How to Connect Them?
Whether a nation or a company, a model without resources cannot function. Initial resources act as the essential fuel. France’s starting advantage was colonial monopoly rights; Binance’s was exchange competitiveness. By leveraging these, France empowered the Mississippi Company, and Binance empowered its ecosystem partners—exchanging initial assets for real-world utility. This transformed tokens from hollow shells into functional instruments. Continuous resource swaps enabled systemic integration.

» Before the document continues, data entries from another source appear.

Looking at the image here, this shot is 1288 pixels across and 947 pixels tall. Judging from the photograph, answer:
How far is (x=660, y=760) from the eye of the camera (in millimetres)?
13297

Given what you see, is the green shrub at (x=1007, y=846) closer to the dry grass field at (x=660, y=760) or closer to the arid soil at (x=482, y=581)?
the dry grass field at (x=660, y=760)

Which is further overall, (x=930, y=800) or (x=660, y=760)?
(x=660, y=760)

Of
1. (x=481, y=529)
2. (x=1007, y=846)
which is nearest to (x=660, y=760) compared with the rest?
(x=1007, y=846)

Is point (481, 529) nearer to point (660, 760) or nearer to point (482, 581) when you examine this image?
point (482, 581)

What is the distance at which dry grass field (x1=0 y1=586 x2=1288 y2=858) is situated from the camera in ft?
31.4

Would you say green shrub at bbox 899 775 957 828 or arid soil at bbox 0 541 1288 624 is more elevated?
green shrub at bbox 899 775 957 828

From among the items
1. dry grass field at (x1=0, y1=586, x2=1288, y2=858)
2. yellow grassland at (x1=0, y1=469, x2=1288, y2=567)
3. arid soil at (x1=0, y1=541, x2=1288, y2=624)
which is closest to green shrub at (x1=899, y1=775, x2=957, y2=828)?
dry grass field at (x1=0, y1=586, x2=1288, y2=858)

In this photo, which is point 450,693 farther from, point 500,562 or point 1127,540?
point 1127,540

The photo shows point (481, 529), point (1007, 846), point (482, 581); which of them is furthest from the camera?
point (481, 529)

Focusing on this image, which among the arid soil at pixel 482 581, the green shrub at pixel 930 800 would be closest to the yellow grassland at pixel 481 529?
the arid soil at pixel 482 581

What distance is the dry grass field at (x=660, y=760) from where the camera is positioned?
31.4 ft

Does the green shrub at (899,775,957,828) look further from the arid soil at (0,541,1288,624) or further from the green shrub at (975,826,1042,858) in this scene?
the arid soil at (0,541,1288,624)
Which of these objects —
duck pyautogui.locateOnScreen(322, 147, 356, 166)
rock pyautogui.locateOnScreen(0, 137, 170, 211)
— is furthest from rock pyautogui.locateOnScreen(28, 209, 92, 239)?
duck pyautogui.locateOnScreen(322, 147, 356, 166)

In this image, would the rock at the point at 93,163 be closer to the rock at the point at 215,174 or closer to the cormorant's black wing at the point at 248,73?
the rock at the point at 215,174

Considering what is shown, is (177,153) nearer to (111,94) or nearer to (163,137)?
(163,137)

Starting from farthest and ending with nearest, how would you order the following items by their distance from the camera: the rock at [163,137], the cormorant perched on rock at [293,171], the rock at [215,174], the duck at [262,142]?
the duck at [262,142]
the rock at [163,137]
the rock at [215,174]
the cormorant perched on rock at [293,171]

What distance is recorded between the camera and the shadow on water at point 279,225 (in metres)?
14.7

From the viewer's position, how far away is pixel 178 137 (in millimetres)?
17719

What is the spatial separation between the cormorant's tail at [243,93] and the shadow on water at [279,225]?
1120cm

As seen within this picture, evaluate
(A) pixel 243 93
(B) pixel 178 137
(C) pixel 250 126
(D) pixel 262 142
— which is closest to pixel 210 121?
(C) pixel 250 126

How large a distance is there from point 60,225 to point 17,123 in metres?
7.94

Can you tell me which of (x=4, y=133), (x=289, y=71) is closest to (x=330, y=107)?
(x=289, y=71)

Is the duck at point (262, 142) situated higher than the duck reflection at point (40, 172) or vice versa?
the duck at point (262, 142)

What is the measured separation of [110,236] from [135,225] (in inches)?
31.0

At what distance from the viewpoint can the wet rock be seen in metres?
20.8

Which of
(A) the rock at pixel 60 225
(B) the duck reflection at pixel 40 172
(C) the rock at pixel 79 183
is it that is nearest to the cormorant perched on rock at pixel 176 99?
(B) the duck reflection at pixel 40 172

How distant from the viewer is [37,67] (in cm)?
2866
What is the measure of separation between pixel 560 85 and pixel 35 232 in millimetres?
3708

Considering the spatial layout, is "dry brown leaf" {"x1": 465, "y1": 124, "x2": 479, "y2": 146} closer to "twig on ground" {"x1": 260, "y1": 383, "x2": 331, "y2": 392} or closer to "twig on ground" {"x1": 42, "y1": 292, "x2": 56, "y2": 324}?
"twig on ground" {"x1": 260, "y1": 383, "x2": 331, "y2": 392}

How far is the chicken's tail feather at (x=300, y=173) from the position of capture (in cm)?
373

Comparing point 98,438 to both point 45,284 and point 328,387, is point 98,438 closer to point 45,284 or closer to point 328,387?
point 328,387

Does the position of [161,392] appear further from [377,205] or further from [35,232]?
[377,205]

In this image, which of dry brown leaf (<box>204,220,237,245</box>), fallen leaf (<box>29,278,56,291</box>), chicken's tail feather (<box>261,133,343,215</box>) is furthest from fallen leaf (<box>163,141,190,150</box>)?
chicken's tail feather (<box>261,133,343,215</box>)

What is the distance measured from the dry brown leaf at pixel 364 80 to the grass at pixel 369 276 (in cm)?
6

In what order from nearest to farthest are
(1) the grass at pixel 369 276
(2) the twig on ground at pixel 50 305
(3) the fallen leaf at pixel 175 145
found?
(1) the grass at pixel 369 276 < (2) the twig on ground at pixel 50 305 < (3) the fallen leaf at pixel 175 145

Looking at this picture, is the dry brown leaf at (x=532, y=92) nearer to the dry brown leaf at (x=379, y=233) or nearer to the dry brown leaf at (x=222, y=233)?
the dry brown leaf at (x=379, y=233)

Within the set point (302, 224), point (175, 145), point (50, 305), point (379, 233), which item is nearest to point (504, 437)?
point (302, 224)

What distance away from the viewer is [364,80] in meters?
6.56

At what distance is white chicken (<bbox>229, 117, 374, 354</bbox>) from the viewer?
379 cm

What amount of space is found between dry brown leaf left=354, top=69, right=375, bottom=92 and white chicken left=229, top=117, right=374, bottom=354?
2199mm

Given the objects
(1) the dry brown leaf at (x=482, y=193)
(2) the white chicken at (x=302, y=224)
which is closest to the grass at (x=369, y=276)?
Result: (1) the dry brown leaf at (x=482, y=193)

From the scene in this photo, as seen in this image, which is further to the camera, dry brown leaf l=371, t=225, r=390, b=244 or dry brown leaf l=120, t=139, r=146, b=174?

Therefore, for any organization, I recommend identifying your core resources and determining which of the three token roles best fits your position. Then, find pathways to interact with the other two. Use resource swaps to continuously reinvest in your token, expand its utility, and gradually bring the entire model to life.
Conclusion
Returning to our opening question: if a token keeps losing value and trust, how can we make it rise rapidly—or even exceed expectations? Perhaps, by following John Law’s 300-year-old playbook: use resource swaps to re-empower it. It’s worth a try.
History repeats—but thinking shouldn’t be bound by precedent. Crypto opens theoretical possibilities. Our task isn’t just to reflect on past failures, but to build systems of our own.